(Records shown Opens)
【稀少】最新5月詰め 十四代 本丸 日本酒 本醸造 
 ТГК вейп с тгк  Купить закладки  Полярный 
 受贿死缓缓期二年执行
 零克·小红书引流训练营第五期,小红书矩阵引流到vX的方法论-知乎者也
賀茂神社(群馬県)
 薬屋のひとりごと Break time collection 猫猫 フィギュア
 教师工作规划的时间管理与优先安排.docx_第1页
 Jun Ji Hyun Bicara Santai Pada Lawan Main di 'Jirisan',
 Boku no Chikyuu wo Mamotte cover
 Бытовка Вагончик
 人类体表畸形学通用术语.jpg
(Records shown Closes)
*Assignment*: Switch "cover" to "poster" in the rows above and reproduce them with no other changes.

*Task response*:
【稀少】最新5月詰め 十四代 本丸 日本酒 本醸造 
 ТГК вейп с тгк  Купить закладки  Полярный 
 受贿死缓缓期二年执行
 零克·小红书引流训练营第五期,小红书矩阵引流到vX的方法论-知乎者也
賀茂神社(群馬県)
 薬屋のひとりごと Break time collection 猫猫 フィギュア
 教师工作规划的时间管理与优先安排.docx_第1页
 Jun Ji Hyun Bicara Santai Pada Lawan Main di 'Jirisan',
 Boku no Chikyuu wo Mamotte poster
 Бытовка Вагончик
 人类体表畸形学通用术语.jpg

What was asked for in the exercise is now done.